In the technique scheme, (a) prepare in the step 1The time, the carbochain number is 10~18 lipid acid, thionyl chloride and N, the mol ratio of dinethylformamide is preferably 1: 1.2~and 2.0: 0.05~0.1; Preparation 2The time solvent be 1; It is 4~5 times of 2~6 diamines quality that 4-dioxane, consumption are preferably the carbochain number, the carbochain number be the mol ratio of 2~6 diamines and TEB 3K be preferably 1: 2.2~3.0; Temperature of reaction is preferably 50~60 ℃, and the reaction times is preferably 3~4 hours; Preparation 3The time, the carbochain number is that the mol ratio that 10~18 fat acyl chloride and carbochain number are 2~6 diamines dimethylated methyl propionates is preferably 2.0~2.2: 1, and temperature of reaction is preferably 60~70 ℃, and the reaction times is preferably 3~4 hours; Preparation N, when the two carbochain numbers of N-were 10~18 fatty acyl group diamines neopentanoic acids, it was 6~8 times of 2~6 diamines quality that amount of ethanol is preferably the carbochain number, the reaction times is preferably 3~5 hours.(b) N, the two carbochain numbers of N-be 10~18 fatty acyl group diamines neopentanoic acids and oxyethane mol ratio be preferably 1: 6~12, catalyst levels is preferably N, N-pair of carbochain numbers are 1.0~3.0% of 10~18 fatty acyl group diamines neopentanoic acid quality.(c) N in the step; The two carbochain numbers of N-be the mol ratio of 10~18 fatty acyl group diamines neopentanoic acids, two polyoxy Vinyl Ethers, 3-chloro-2-hydroxypropionate sodium, sodium hydroxide (Pottasium Hydroxide) and Tetrabutyl amonium bromide be preferably 1: 2.5~5.5: 3~7: 0.1~0.2; Temperature of reaction is preferably 70~110 ℃, and the reaction times is preferably 5~12 hours.
The N of the present invention's preparation; The two fatty acyl group diamines neopentanoic acid two polyoxy Vinyl Ether disulfonates of N-; Owing to contain aerobic ethene non-ionic group and azochlorosulfonate acid anion group simultaneously in its molecular structure; Make the salt tolerant advantage of its heat resistance that has AS concurrently and nonionogenic tenside; And symmetric Shuangzi constitutional features, make again its have micelle-forming concentration low, reduce strong, anti-high salinity of IT ability and characteristics such as particular rheological properties and visco-elasticity-viscosifying action, have more good performance than conventional surfactant.Do not contain aromatic ring structure in its molecule in addition, be easier to biological degradation, therefore less to the harm of human body and environment, be a kind of green surfactant that is suitable for the used for tertiary oil recovery of high temperature and high salt oil deposit.
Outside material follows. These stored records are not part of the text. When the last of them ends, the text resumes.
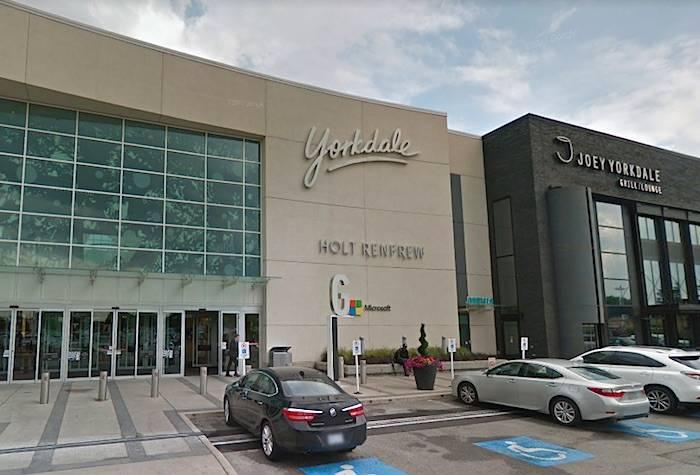 Police investigate gunshots at toronto mall cloverdale reporter police investigate gunshots at toronto mall ccuart Choice Image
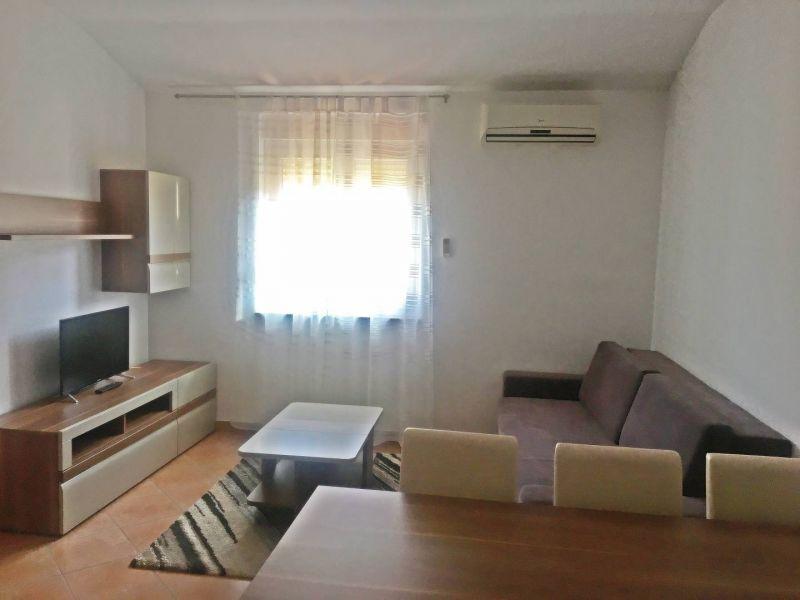 Peroj, lijep stan s dvije spavaće sobe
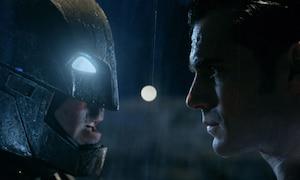 Batman starrt Superman an.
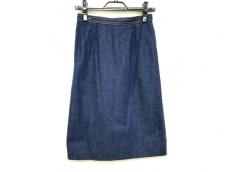 レオナルドのスカート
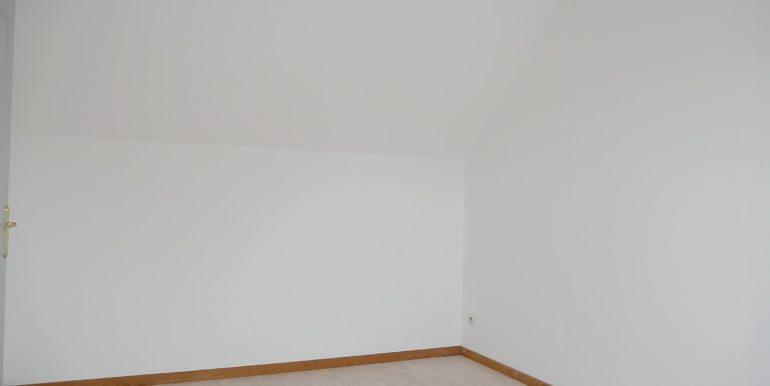 img src=chambre-2-appartement-t3.jpeg alt=vue-chambre-2-appartement-t3-lecou-immobilier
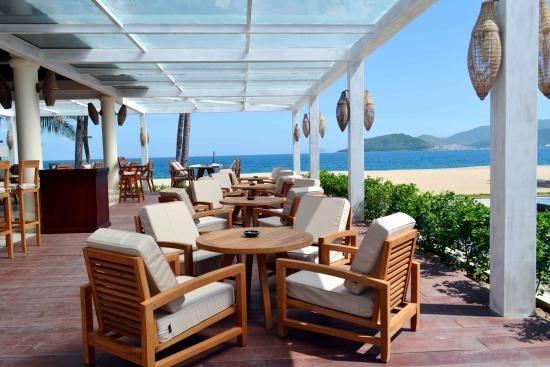 Ana Beach House: Với vị trí nhìn ra biển trên đường Trần Phú và thiết kế mở lịch lãm, sang trọng, Ana Beach House được lòng du khách bởi phong cách phục vụ chu đáo cùng các món ăn, đồ uống hảo hạng.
Adopt the N of the present invention's preparation; The two fatty acyl group diamines neopentanoic acid two polyoxy Vinyl Ether disulfonates of N-; With consumption is that the temperature resistant antisalt polymkeric substance of 0.1~0.3wt% and 0.1~0.2wt% (forms with acrylic amide, 2-acrylamido-2-methyl propane sulfonic acid, 2-acrylamido dodecyl sodium sulfonate and four kinds of monomer copolymerizations of allyl group oleyl ether; Its molar percentage is 76: 18: 5: 1) form the displacement of reservoir oil and use compsn; Under the alkali-free condition, can be used for FT and be 85 ℃, salinity 16000~32000 mg/litre, Ca 2+, Mg 2+The Shengli Oil Field that is 450~890 mg/litre wins Tuo Er district's local water and crude oil, has measured this oil-displacing agent aqueous solution and Shengli Oil Field and has won the dynamic interface tension value between the Tuo Er district crude oil, can reach 10 -3~10 -4The ultra low interfacial tension of mN/m; Can on the water drive basis, can reach 16.5% by (water drive improves oil recovery factor and reaches 40.9%) raising oil recovery factor through the indoor evaluation of physical simulation displacement test at this oil-displacing agent on high temperature, the high salinity reservoir, obtain better technical effect.
Description of drawings
Fig. 1 is N, the infrared spectrogram of the two fatty acyl group diamines neopentanoic acids of N-.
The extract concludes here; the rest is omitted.